#### Work required
Each record must be copied in full and unchanged; any image it holds is excluded.

#### Data records
■ ■ ■ ■
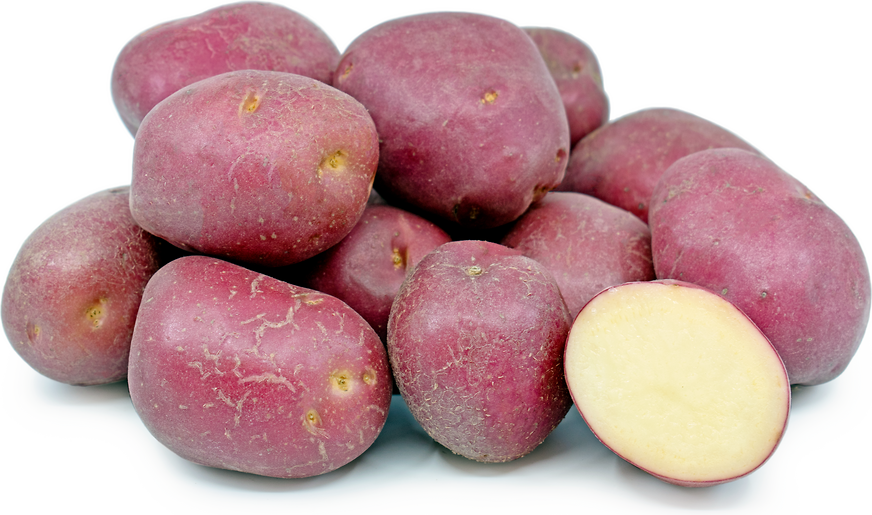 Red Creamer Potatoes
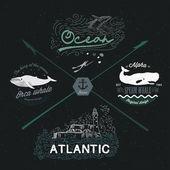 Set of vintage nautical emblems — Stock Vector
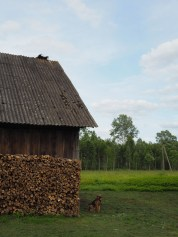Country house and its trusted guardian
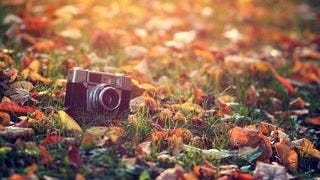 autumn-2013-wallpaper-collection-03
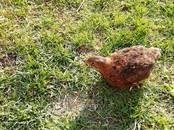 Птицеводство Куры, цена 2.50 €, Фото
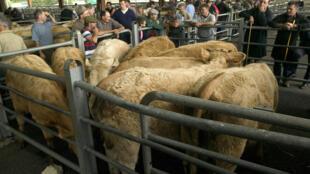 Sur un marché couvert de vente de bovins en Auvergne, dans le Massif central.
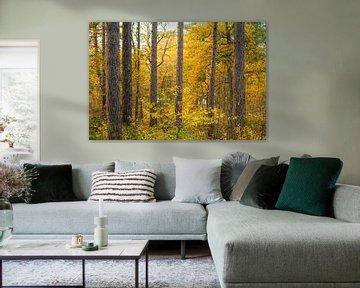 Bomen in de herfst sur Margreet Frowijn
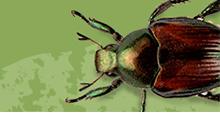 Japanese Beetle Prevention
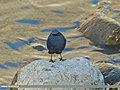 Plumbeous Water Redstart (Rhyacornis fuliginosa) (15893422971).jpg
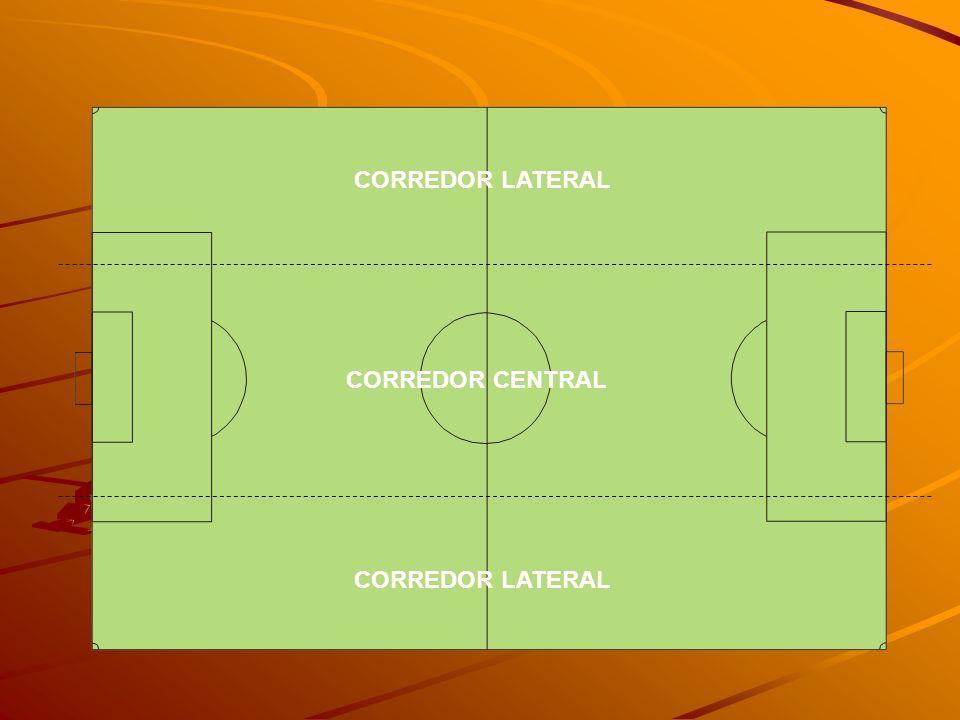 CORREDOR LATERAL CORREDOR CENTRAL CORREDOR LATERAL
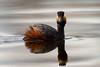 Eared Grebe-48148.jpg (Mully410 * Images) Tags: earedgrebe avian birding coonrapidsdam bird birds birdwatching grebe birder nationalpark mississippinationalriverrecreationarea reflection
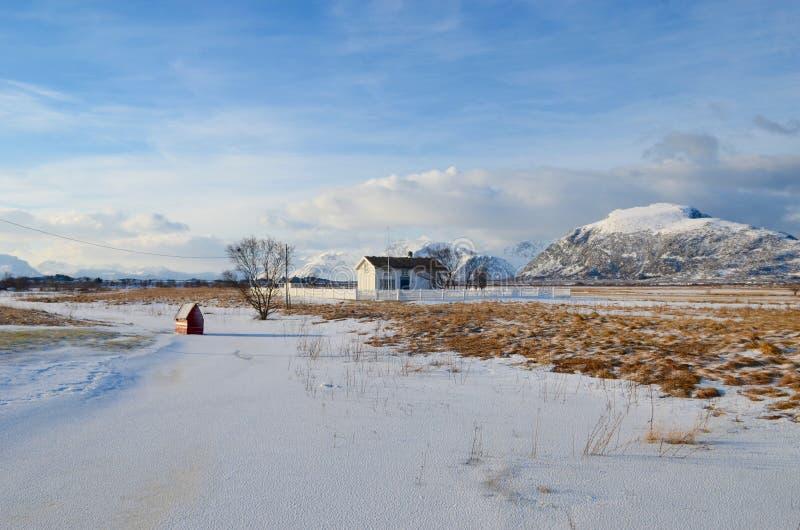 Lofoten海岛,挪威 库存图片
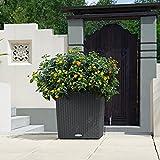 LECHUZA CUBE Cottage 40 Granit Komplett-Set - 3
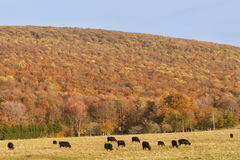 Cattle With Fall Background Royalty Free Stock Photography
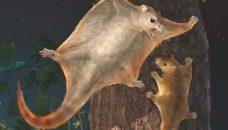 Au Jurassique, les Mammifères s'éclatent.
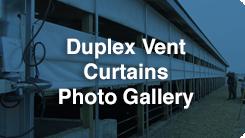 Duplex Btn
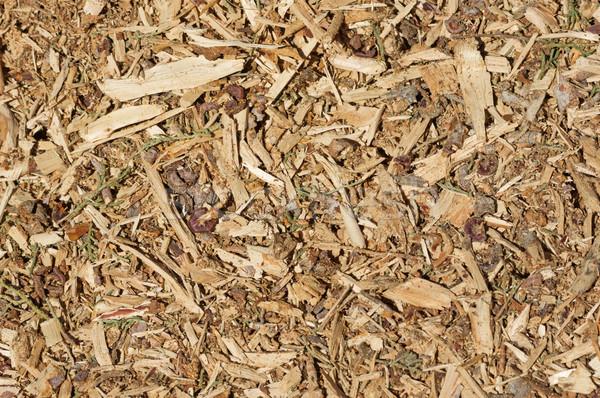 オーガニック 木材 チップ 樹皮 葉 ストックフォト © pancaketom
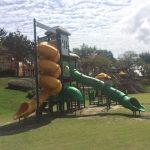 【子供の遊び場】みよし市の細口公園はのどかで春には梅が綺麗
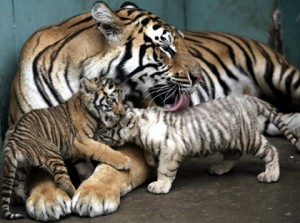 Yeah, try taking her cubs. Not happening. I'm on the Mama Tiger side of things...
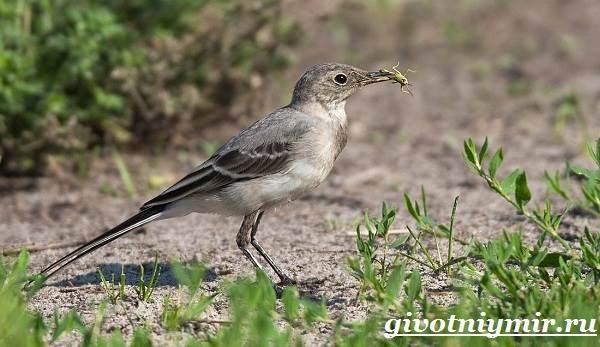 Трясогузка-птица-Образ-жизни-и-среда-обитания-трясогузки-6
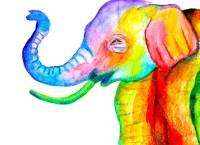 Rainbow Baby Elephant Nursery Wall Art | Rainbow Baby Gift ...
■ ■ ■ ■
#### Exercise result
 Red Creamer Potatoes
 Set of vintage nautical emblems — Stock Vector
Country house and its trusted guardian
 autumn-2013-wallpaper-collection-03
 Птицеводство Куры, цена 2.50 €, Фото
 Sur un marché couvert de vente de bovins en Auvergne, dans le Massif central.
 Bomen in de herfst sur Margreet Frowijn
 Japanese Beetle Prevention
 Plumbeous Water Redstart (Rhyacornis fuliginosa) (15893422971).jpg
 CORREDOR LATERAL CORREDOR CENTRAL CORREDOR LATERAL
 Eared Grebe-48148.jpg (Mully410 * Images) Tags: earedgrebe avian birding coonrapidsdam bird birds birdwatching grebe birder nationalpark mississippinationalriverrecreationarea reflection
 Lofoten海岛,挪威 库存图片
 LECHUZA CUBE Cottage 40 Granit Komplett-Set - 3
 Cattle With Fall Background Royalty Free Stock Photography
 Au Jurassique, les Mammifères s'éclatent.
 Duplex Btn
 オーガニック 木材 チップ 樹皮 葉 ストックフォト © pancaketom
 【子供の遊び場】みよし市の細口公園はのどかで春には梅が綺麗
 Yeah, try taking her cubs. Not happening. I'm on the Mama Tiger side of things...
 Трясогузка-птица-Образ-жизни-и-среда-обитания-трясогузки-6
 Rainbow Baby Elephant Nursery Wall Art | Rainbow Baby Gift ...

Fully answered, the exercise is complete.